Labor & Economy
The Picture of Dorian Schwarzenegger
Among the puffier news stories making the rounds today has been Monday’s unveiling of a portrait of former Governor Arnold Schwarzenegger by painter/photographer Gottfried Helnwein. (The artist’s other subjects have included singer Marilyn Manson and Schwarzenegger’s fellow Austrian, Adolf Hitler.) The portrait is a giant, hyper-realistic yearbook image of a smiling Schwarzenegger, backgrounded by a ghostly outline of California’s state seal. It will hang in the Capitol next to a wildflower landscape occupied by a more modestly proportioned Gray Davis, the man Schwarzenegger replaced after the 2003 recall election.
It’s worth remembering that Davis didn’t lose his job because he was some corrupt autocrat along the lines of Louisiana’s Huey Long. Instead, he was the collateral damage from a Texas-sized conspiracy led by energy trader Enron to hike up the cost of electricity for Californians. The resulting budget crisis and public backlash led to a celebrity coup in which frustrated citizens were allowed, American Idol-style, to vote for a glamorous if completely unqualified movie star to replace Davis.
During his two terms in office Schwarzenegger liked to present himself as a centrist – a moderate Republican who could keep in check his more extreme party comrades from the state’s deserts, farm valleys and alpine fringes. Yet in his policy initiatives it was clear Schwarzenegger’s elbow always rested heavily on the scales in favor of corporations and wealthy individuals. There was also a streak of mean-spiritedness, as when, during his campaign to suspend nurse-to-patient staffing ratios, he belittled nurses by calling them a “special interest,” famously adding, “I kick their butts every day in Sacramento.”
It didn’t take long for Californians to realize Schwarzenegger the man was a far cry from the hero he portrayed on the silver screen, and by the time he left office his approval ratings had dropped to the mid-20s, on par with Richard Nixon circa 1974. During his seven-plus years in office, Schwarzenegger
- Weakened proposed greenhouse gas regulations by sacking the head of California’s Air Resources Board, even though he supported and signed several important bills aimed at fighting climate change
- Vetoed bills written to improve transparency in California hospitals
- Vetoed a bill to grant overtime pay to farm workers
- Vetoed a bill to legalize gay marriage (he would later oppose Proposition 8, which banned marriage equality)

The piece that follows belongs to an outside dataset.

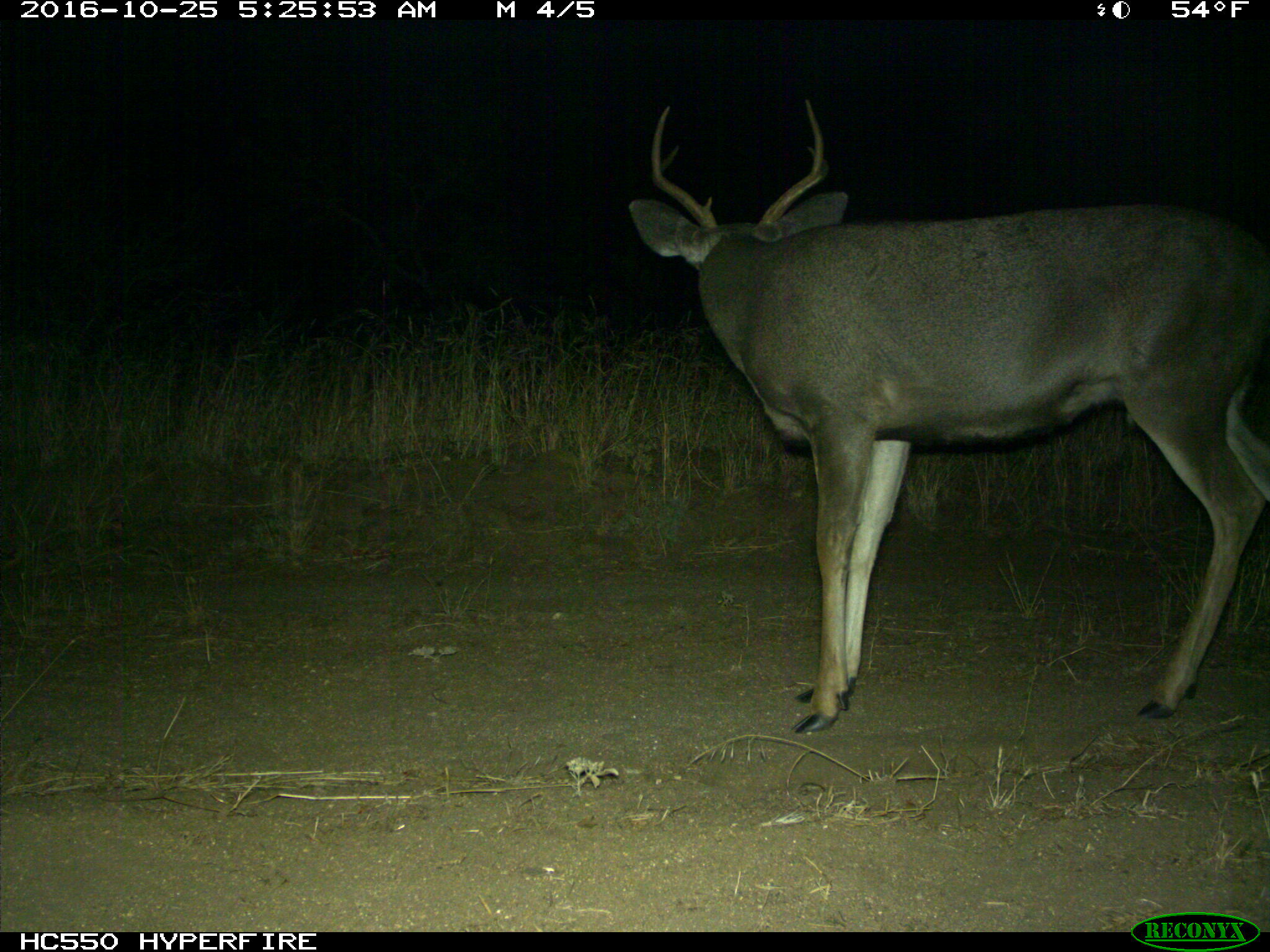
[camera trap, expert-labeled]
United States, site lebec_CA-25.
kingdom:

- Stopped undocumented residents from receiving driver’s licenses
- Launched a scare campaign against amending the state’s Three Strikes Law
- Undermined state resources by repealing an unpopular but necessary increase in vehicle registration fees
Schwarzenegger’s predilection for championing the right of the few and powerful over the vast majority of Californians was epitomized by his effort in 2005 to use a plebiscite to pass four ballot measures that would have cut state spending, redrawn political districts and weakened unions. It was an epic overreach and he lost on all four ballots.

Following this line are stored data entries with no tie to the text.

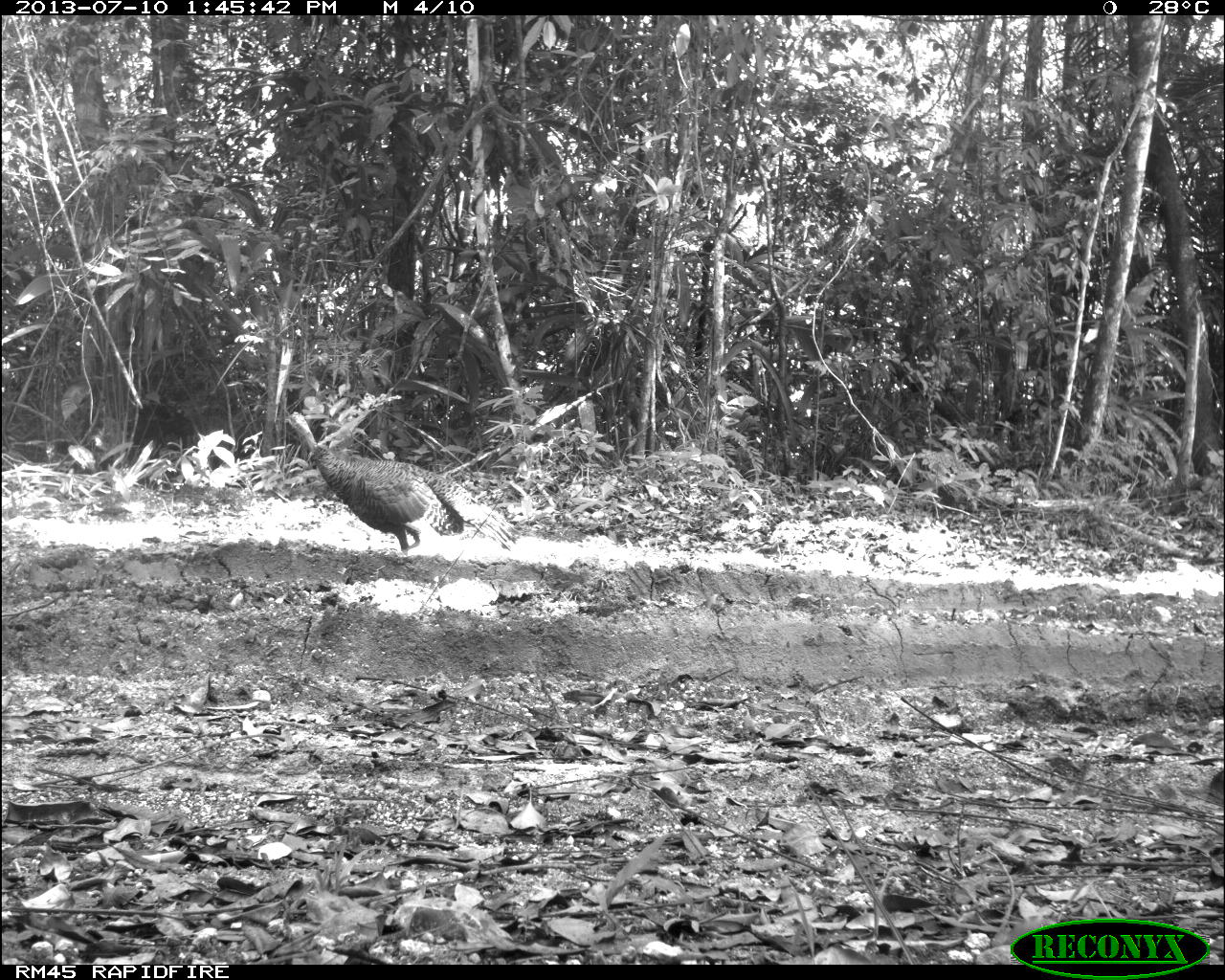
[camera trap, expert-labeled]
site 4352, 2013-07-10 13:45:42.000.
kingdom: Animalia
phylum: Chordata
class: Aves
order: Galliformes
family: Phasianidae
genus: Meleagris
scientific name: Meleagris ocellata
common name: ocellated turkey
Meleagris ocellata (ocellated turkey), count 1.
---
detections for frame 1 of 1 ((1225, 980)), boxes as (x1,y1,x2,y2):
meleagris ocellata: (283,411,514,556)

Schwarzenegger’s new portrait represents the shiny surface of a false idol – even the state seal it depicts might be seen as a manhole cover on the sewer of Schwarzenegger’s unique brand of opportunism. Schwarzenegger came to Sacramento and left with an ingrained dislike of the great mass of “ordinary” Californians. He spent nearly two full terms as governor proving that in real life he could never be the hero he pretended to be on the screen.